Document Library Microservice Architecture (Simplified with RabbitMQ)

Overview

The Document Library is a microservice architecture that utilizes Python and RabbitMQ to ingest, process, and analyze documents from various sources and formats. RabbitMQ handles task distribution across microservices, removing the need for an additional asynchronous task system. This project includes components for monitoring and data storage, providing a scalable and efficient solution.

Project Objectives

  • Process documents in multiple formats, such as PDFs and spreadsheets.
  • Perform information extraction using Natural Language Processing (NLP).
  • Use RabbitMQ to manage communication and task orchestration between services.
  • Monitor and log system events using Elasticsearch and Logstash.

System Architecture

The architecture consists of Python services that use the pika library for direct integration with RabbitMQ. This allows services to communicate via queues, with each service listening for and processing messages relevant to its specific function. Data storage and log analysis are handled by MongoDB and Elasticsearch, respectively.

Data Flow Diagram

           +--------------------+
           |   User Interface   |
           |       (API)        |
           +--------------------+
                    |
                    v
           +--------------------+
           |    Dashboard       |
           |    (FastAPI)       |
           +--------------------+
                    |
                    v
           +--------------------+
           |     RabbitMQ       |
           |   (Message Queue)  |
           +--------------------+
                    |
                    v
          +---------|----------+ 
          |         |          |
          |         |          |
          v         v          v
+----------------+ +----------------+ +----------------+
| Spreadsheet    | | Raw Text       | |  Unarchiver    |
|  Converter     | |  Converter     | |   Service      |
| (Python, pika) | | (Python, pika) | | (Python, pika) |
+----------------+ +----------------+ +----------------+
                    |
                    v
           +--------------------+
           |  NER Processor     |
           |  (Python, pika)    |
           +--------------------+
                    |
                    v
           +--------------------+
           |     MongoDB        |
           |   (Data Storage)   |
           +--------------------+
                    |
                    v
           +--------------------+
           |   Logstash &       |
           |   Elasticsearch    |
           | (Logs & Monitoring)|
           +--------------------+

System Components

1. User Interface (API):

  • Receives documents uploaded by users for processing via HTTP.
  • Technology: FastAPI
  • Endpoints:
  • POST /ingest: Initiates the document ingestion process.

2. RabbitMQ:

  • Manages communication between microservices, distributing tasks and ensuring correct processing order.
  • Queues:
  • prefetch_queue: Stores documents needing metadata and initial preparation.
  • converter_queue: Handles spreadsheets and files needing conversion.
  • ner_queue: For documents requiring named entity recognition.

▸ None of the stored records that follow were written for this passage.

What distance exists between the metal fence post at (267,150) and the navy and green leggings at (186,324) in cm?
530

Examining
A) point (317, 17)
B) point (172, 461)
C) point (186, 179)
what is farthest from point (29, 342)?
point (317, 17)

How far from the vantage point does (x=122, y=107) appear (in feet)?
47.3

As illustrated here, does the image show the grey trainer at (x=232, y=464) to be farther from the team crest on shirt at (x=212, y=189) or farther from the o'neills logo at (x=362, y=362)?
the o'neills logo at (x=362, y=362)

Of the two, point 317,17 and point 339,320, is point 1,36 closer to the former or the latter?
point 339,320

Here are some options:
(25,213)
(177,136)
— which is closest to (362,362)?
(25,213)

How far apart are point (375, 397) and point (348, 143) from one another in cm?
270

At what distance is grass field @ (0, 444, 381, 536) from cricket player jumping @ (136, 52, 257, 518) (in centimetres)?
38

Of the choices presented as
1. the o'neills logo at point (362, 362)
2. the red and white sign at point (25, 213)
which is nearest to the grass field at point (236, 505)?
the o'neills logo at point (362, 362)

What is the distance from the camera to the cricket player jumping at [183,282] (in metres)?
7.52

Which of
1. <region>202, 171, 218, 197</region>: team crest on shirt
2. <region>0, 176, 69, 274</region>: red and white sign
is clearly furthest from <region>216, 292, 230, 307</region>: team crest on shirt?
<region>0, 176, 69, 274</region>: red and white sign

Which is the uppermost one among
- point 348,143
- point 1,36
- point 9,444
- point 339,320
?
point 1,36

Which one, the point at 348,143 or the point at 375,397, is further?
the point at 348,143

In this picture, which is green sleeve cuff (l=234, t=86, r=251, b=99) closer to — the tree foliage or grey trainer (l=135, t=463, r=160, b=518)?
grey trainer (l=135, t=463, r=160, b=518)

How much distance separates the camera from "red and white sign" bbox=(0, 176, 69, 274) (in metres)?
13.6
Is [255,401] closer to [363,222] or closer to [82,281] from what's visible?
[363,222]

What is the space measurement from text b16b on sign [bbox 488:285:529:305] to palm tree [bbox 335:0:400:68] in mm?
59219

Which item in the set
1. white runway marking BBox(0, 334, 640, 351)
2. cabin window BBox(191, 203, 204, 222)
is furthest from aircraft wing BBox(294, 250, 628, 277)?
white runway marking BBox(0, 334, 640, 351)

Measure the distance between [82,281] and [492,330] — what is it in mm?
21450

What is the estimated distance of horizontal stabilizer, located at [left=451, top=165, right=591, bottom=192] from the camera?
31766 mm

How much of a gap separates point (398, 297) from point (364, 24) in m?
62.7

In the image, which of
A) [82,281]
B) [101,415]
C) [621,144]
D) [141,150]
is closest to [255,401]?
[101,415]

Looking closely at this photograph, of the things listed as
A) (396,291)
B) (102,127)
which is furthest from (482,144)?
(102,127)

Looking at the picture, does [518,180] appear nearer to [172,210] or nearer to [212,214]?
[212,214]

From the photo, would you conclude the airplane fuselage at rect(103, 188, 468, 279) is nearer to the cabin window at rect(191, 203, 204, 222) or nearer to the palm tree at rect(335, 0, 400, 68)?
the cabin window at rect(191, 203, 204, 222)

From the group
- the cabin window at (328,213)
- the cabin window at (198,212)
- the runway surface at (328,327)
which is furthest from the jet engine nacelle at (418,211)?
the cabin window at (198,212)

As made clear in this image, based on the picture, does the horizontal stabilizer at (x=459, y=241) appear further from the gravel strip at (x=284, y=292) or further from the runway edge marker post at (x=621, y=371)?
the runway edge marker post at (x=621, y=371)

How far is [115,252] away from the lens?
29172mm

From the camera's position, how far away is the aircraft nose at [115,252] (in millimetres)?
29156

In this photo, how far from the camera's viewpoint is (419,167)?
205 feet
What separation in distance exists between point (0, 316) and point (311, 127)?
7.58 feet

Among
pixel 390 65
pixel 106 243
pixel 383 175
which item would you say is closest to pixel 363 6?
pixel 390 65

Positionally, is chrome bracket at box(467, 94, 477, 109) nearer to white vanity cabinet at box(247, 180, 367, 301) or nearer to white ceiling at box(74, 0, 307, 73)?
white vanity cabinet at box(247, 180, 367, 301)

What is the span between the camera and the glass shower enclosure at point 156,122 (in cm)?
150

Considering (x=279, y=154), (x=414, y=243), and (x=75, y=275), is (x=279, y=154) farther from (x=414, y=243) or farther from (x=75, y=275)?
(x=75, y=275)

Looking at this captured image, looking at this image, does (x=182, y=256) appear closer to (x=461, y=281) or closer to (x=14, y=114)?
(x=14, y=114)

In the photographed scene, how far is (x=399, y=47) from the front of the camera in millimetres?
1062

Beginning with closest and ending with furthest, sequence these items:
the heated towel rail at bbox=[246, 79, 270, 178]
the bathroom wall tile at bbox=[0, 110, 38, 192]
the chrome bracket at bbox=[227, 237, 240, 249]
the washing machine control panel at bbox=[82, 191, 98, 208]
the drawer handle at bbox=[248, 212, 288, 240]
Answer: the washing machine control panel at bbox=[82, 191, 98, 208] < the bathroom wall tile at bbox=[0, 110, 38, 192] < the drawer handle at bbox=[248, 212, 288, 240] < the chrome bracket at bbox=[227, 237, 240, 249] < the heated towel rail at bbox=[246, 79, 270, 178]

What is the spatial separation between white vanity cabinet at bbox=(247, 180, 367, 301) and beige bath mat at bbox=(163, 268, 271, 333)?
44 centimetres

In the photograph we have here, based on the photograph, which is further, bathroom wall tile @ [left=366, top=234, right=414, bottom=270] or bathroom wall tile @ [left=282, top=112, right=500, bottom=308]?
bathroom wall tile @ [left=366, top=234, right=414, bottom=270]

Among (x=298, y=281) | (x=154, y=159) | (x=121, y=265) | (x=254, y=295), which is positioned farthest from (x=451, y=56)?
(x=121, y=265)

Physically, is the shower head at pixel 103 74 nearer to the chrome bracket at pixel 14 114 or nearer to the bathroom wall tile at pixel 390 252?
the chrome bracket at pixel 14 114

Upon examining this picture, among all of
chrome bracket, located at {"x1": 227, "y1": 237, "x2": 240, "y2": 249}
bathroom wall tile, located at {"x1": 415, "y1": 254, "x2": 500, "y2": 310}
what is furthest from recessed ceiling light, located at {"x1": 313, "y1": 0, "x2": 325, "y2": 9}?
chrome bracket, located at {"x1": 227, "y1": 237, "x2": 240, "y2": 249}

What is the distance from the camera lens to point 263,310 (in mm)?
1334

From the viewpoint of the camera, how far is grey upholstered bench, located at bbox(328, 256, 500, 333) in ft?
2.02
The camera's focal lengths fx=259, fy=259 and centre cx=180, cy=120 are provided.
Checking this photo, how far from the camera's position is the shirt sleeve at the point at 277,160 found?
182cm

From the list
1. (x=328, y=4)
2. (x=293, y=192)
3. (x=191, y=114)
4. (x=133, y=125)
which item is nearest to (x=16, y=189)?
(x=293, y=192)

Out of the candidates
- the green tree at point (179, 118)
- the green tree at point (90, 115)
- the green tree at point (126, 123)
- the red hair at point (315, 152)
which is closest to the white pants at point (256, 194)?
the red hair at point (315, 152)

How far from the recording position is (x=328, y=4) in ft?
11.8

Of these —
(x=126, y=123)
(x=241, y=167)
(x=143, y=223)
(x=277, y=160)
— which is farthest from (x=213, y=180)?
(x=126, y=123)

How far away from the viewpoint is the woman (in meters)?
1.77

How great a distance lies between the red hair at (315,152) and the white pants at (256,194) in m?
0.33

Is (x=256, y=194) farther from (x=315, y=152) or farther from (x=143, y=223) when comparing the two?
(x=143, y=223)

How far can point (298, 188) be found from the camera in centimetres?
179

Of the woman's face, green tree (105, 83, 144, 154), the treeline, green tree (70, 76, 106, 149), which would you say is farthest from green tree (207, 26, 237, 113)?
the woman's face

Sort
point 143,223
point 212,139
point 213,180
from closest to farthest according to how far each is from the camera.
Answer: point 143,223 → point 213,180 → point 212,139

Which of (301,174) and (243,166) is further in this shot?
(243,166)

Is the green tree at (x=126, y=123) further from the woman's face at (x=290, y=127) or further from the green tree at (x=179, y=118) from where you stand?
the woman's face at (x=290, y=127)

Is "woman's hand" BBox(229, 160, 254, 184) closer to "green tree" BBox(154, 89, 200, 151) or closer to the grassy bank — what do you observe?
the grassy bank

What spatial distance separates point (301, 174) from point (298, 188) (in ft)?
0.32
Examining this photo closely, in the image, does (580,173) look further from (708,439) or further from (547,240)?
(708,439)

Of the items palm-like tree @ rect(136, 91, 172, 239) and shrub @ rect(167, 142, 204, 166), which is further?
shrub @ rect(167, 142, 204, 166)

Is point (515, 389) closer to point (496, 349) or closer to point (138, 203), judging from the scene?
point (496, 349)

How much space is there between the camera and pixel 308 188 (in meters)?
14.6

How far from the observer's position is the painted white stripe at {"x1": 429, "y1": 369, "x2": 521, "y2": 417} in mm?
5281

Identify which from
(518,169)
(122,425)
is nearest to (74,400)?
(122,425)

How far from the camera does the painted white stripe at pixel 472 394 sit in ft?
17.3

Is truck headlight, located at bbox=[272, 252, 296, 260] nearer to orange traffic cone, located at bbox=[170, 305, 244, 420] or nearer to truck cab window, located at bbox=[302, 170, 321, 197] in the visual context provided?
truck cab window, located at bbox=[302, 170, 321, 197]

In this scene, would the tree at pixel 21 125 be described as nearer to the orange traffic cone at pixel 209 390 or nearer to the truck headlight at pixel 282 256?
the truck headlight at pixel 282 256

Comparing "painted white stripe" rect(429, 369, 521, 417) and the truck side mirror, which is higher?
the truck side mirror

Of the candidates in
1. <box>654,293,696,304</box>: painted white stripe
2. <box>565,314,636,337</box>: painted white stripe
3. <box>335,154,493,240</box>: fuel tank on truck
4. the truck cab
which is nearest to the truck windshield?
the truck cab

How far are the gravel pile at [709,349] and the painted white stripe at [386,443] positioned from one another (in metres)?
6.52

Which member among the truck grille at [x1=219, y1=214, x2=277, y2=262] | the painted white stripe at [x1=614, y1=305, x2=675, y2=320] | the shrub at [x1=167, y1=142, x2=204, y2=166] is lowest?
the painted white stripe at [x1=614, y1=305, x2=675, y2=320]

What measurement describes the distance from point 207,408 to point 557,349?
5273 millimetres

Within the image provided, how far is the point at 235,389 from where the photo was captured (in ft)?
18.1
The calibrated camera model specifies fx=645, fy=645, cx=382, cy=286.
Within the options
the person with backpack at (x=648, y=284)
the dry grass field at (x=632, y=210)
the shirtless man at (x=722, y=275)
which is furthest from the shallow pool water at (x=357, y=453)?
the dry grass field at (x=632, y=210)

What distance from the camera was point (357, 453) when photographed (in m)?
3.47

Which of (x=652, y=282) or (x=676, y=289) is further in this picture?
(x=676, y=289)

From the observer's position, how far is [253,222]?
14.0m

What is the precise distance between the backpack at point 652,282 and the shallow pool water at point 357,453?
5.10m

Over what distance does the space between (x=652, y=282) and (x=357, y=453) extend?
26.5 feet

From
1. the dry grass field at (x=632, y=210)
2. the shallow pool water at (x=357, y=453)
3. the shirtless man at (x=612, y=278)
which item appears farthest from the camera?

3. Spreadsheet Converter (Python, pika):

  • Converts spreadsheets into tabular format.
  • Listens to the converter_queue for documents and sends results to MongoDB.

4. Raw Text Converter (Python, pika):

  • Extracts text from PDFs.
  • Processes documents from the converter_queue and stores raw text.

5. Unarchiver (Python, pika):

  • Unzips files and enqueues internal files for subsequent processing.
  • Listens to the converter_queue.

6. NER Processor (Python, pika):

  • Performs named entity recognition (NER) on text documents.
  • Receives documents from the ner_queue and stores results in MongoDB.

7. MongoDB:

  • Stores all document metadata and NER analysis results.
  • Purpose: Provides persistence and facilitates retrieval of processed data.

8. Logstash & Elasticsearch:

  • Aggregates logs and events from all services for storage and real-time analysis.
  • Purpose: Supports continuous monitoring and log analysis of the system.

Environment Setup

  • Requirements
  • Python 3.8+
  • RabbitMQ
  • MongoDB
  • Elasticsearch
  • Docker (optional, to simplify deployment)

Conclusion

This simplified architecture, with RabbitMQ at the core of orchestration, provides a robust solution for document processing. By eliminating additional task management layers, the system is more direct and efficient, while retaining scalability and flexibility for the integration of new microservices as needed.